Precisamente uno de los argumentos de López Obrador para ganar adeptos en favor del proyecto de la Ciclovía fue la conservación de la zonas protegidas. Por lo menos eso dijo en sus discursos.
Pero hoy es fácil constatar que el bosque prácticamente ha sido sustituido por interminables asentamientos humanos irregulares, casas con techos de lámina y cartón –conectadas ilegalmente a tomas de electricidad- y la proliferación inexplicable de sembradios donde hasta hace muy poco había muchos árboles.
Imposible que la fauna Silvestre haya podido sobrevivir tal invasion.
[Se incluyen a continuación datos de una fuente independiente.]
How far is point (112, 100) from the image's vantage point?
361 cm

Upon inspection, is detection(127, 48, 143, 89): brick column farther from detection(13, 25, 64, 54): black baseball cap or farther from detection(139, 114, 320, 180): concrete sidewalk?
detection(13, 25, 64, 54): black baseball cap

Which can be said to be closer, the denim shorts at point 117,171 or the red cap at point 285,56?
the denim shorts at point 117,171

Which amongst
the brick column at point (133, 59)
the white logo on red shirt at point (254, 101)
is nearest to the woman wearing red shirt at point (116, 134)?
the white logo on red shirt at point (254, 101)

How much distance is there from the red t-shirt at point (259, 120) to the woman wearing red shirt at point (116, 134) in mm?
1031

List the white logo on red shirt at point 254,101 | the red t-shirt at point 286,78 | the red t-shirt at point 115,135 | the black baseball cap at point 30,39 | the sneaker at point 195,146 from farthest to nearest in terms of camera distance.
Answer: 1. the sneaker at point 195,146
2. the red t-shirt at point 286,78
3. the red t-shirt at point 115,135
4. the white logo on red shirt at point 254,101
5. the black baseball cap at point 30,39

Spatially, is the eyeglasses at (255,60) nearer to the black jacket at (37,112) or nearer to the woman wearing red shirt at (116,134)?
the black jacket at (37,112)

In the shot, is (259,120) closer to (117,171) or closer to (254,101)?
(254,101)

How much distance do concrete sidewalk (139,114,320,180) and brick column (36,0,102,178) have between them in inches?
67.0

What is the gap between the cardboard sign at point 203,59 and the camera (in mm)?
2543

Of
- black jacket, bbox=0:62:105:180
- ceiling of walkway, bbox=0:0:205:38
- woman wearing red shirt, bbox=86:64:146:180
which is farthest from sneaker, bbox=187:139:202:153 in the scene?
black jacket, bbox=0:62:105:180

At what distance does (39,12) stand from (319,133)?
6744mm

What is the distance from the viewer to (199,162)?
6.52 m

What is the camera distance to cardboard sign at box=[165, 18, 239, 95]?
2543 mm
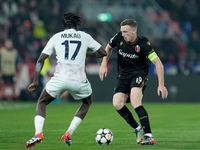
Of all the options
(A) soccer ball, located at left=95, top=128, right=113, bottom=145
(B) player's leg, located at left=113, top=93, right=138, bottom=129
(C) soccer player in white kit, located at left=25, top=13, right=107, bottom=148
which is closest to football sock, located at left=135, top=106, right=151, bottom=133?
(B) player's leg, located at left=113, top=93, right=138, bottom=129

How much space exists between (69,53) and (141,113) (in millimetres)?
1642

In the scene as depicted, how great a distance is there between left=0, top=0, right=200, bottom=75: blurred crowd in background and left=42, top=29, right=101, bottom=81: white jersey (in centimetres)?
1523

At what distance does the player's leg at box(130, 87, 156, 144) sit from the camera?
8.51 metres

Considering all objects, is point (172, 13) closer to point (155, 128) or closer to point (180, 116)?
point (180, 116)

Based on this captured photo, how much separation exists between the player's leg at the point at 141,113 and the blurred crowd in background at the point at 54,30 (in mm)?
14352

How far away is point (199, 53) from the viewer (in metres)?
25.4

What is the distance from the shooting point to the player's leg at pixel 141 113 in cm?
851

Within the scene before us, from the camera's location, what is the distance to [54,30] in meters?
25.2

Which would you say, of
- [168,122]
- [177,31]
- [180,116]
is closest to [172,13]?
[177,31]

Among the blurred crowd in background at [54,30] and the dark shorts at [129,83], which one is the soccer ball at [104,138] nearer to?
the dark shorts at [129,83]

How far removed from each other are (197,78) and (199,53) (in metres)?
3.76

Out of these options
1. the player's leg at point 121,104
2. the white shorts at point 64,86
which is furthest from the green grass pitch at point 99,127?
the white shorts at point 64,86

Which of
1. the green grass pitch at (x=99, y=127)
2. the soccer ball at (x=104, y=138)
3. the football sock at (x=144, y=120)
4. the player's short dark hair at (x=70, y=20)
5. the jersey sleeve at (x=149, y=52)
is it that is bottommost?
the green grass pitch at (x=99, y=127)

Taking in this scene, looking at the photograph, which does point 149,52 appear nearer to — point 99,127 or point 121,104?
point 121,104
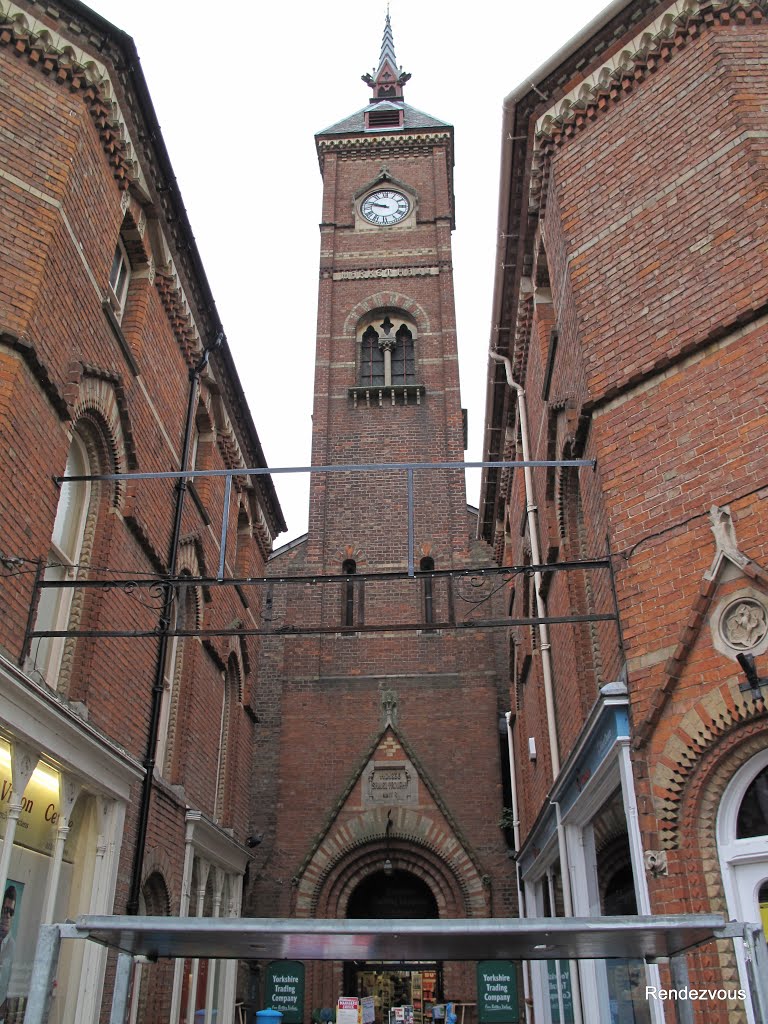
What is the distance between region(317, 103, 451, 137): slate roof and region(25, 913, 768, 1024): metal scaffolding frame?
30.1 m

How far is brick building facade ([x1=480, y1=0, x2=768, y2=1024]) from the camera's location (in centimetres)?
693

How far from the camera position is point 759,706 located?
6684mm

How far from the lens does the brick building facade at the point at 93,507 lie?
27.6 ft

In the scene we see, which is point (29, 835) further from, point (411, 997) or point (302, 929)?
point (411, 997)

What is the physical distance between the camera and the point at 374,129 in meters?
31.6

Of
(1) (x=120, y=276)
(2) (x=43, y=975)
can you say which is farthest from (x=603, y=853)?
(1) (x=120, y=276)

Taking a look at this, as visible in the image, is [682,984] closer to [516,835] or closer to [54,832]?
[54,832]

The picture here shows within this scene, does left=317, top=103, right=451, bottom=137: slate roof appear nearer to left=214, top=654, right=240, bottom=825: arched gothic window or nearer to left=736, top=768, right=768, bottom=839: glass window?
left=214, top=654, right=240, bottom=825: arched gothic window

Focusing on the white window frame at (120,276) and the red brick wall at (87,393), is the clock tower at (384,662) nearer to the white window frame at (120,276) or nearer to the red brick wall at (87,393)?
the red brick wall at (87,393)

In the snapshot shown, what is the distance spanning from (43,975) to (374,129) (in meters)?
31.4

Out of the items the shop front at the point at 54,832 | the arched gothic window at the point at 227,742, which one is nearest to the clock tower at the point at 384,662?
the arched gothic window at the point at 227,742

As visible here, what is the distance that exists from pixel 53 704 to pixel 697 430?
6.21 metres

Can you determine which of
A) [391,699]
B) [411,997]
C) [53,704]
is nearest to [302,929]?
[53,704]

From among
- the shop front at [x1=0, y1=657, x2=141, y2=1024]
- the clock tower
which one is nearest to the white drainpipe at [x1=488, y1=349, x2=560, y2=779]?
the clock tower
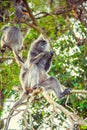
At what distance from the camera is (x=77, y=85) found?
7.15m

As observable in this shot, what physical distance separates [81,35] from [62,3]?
73 cm

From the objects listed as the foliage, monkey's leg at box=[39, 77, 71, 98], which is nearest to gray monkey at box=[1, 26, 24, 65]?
the foliage

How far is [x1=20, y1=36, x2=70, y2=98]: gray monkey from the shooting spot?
256 inches

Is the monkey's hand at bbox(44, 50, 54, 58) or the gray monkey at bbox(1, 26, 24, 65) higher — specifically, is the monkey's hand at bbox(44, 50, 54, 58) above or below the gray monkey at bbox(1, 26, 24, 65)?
below

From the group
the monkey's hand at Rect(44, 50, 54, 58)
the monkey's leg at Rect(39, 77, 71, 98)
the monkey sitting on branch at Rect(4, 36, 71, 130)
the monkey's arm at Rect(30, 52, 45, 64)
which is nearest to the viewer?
the monkey's hand at Rect(44, 50, 54, 58)

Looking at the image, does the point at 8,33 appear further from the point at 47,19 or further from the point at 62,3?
the point at 62,3

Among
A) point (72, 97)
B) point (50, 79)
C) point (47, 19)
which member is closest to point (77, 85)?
point (72, 97)

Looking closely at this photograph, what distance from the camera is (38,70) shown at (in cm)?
678

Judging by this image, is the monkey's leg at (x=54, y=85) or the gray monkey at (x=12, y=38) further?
the gray monkey at (x=12, y=38)

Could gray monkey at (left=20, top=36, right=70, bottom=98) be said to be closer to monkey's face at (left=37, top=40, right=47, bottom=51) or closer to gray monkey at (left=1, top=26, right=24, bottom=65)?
monkey's face at (left=37, top=40, right=47, bottom=51)

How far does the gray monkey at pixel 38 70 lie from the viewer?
649 cm

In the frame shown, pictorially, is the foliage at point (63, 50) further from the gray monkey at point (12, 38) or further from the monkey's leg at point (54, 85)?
the monkey's leg at point (54, 85)

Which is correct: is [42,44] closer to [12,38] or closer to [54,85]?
[12,38]

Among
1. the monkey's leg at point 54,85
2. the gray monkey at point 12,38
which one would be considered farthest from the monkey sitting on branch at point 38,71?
the gray monkey at point 12,38
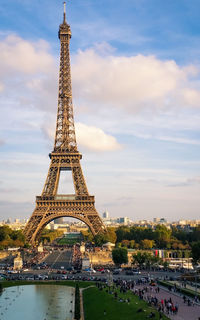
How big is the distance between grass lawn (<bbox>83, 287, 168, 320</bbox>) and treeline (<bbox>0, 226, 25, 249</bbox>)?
50597mm

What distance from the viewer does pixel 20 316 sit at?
3922 cm

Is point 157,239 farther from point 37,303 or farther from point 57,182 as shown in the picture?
point 37,303

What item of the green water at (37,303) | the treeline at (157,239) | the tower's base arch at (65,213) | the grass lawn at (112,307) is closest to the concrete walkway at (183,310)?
the grass lawn at (112,307)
Ya no se observa ni una ardilla.
Grandes extensiones de maizales ahogados por el exceso de agua y humedad, delimitados por alambres de púas y postes de madera de pinos derribados sin permiso, también son paisaje constante en el recorrido por la pista de ciclismo.
Cuando éste se lleva a cabo al mediodía, en varios tramos el camino es literalmente intransitable por el número de peatones que recogen a sus hijos de las escuelas, quienes de reojo ven al ciclista con cierto recelo cuando se atreve a alertarlos con el sonido de la clásica campanita en el manubrio.

De regreso, en downhill por la carretera Picacho Ajusco, los automovilistas y microbuseros de nuevo se encargan de recordarle al ciclista que por ahí no es seguro transitar. A todos indigna que una bicicleta los rebase o pueda desplazarse más rápido.
Las bromas pesadas como arrojarles líquidos desde autobuses de pasajeros o golpearles la espalda con tapetes enrollados desde vehículos particulares en movimiento los mantienen alerta en tramos donde no hay un sólo disco vial que exhorte al automovilista a tener precaución por la confluencia constante de ciclistas.
Y ahí mismo, reza el letrero enorme, a la vista de los miles que transitan diariamente por la carretera Ajusco-Picacho: “Ciclovía, recuperación de espacios públicos”, ¡Házla Tuya!
A la luz de la realidad actual de la Ciclovía, dicho slogan del Gobierno de la Ciudad de México, asemeja una burla cruel.

Obviamente los ciclistas no han podido “hacerla suya” y para “recuperar el espacio público” hace falta mucho más que una arenga popular o un letrero. Se necesitaría la acción de la autoridad o -en todo caso- una multitud de deportistas armados con palos y machetes vigilando en dos turnos cada uno de los 34 kilómetros desde los límites de la Delegación de Tlalpan, en la colonia Chichicaspa, hasta el poblado Fierro del Toro, en el estado de Morelos.
Por ello ha sido incluso más fácil desplazar a los automovilistas y ciclofóbicos urbanos, recuperando espacios como el Paseo de la Reforma, la Avenida Insurgentes o el Río Churubusco, aunque sea sólamente los domingos.